In dicta, the Ninth Circuit also addressed a policy provision on “resulting loss or damage,” which provides: when an “excluded cause of loss . . . results in a Covered Cause of Loss,” Travelers “will pay for the resulting loss or damage caused by that Covered Cause of Loss.” ESI argued the provision means only the defect itself is excluded from coverage, but all other damages are covered. Travelers contended that no coverage was provided because all loss was caused by the faulty construction that allowed the tank to float in the excavated hole.

While acknowledging that interpretation of the clause would be decided by the district court, the Ninth Circuit opined that the positions argued by Travelers and ESI were “untenable.” The court rejected Traveler’s position because the provision did not contain an anti-concurrent causation clause, so the exclusion could not bar coverage for all of ESI’s loss where faulty construction was only one factor among several that caused the loss. The court further explained that ESI’s interpretation was flawed because it would require ignoring policy language that excludes coverage for “any cost incurred to tear down, tear out, repair or replace any part of any property to correct the fault, inadequacy or defect.”

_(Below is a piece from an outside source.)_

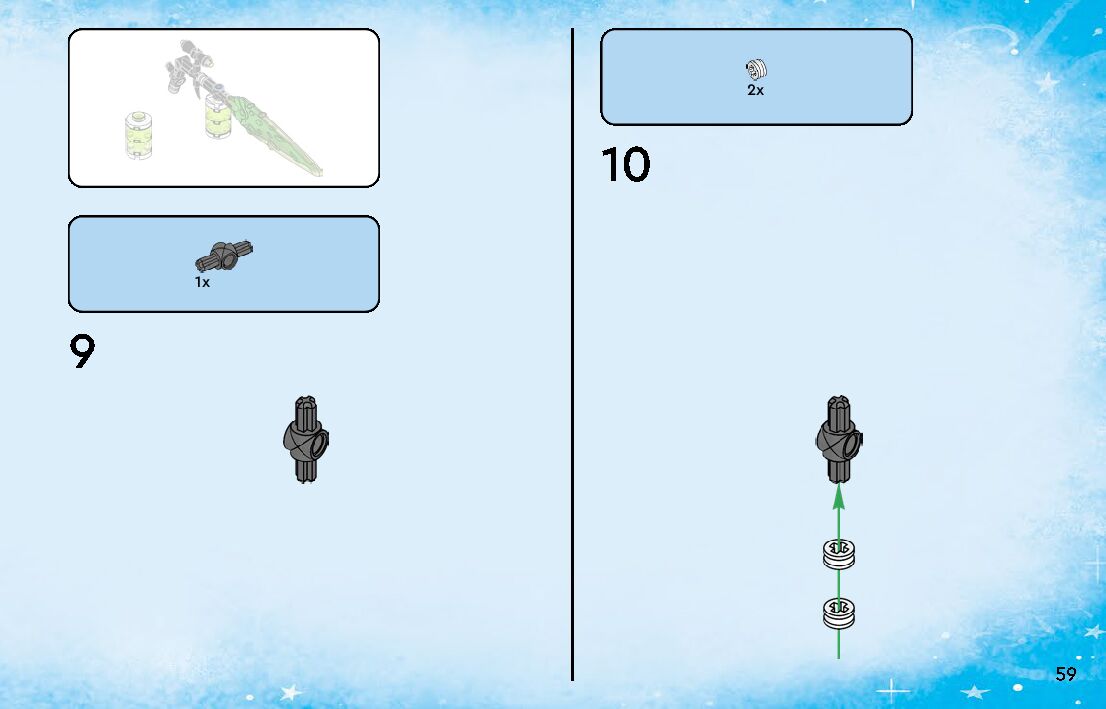 1x

9

2x

10

59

While this Ninth Circuit ruling is unpublished and fairly narrow in its application to the interpretation of builders’ risk policies, its criticism of the district court opinion provides helpful guidance to policyholders (and their counsel) in construing insurance policies. First, policyholders should consider the meaning of every word in an insurance policy. Second, policyholders should consider how the interpretation of each of those words affects whether, or the extent to which a loss may be covered by a policy. Third, courts generally interpret each word in a policy within the context of the policy as a whole and may not find interpretations of terms in isolation persuasive. While applicable facts and law may vary, policyholders should be mindful of a particular jurisdiction’s approach to policy interpretation when developing a coverage claim.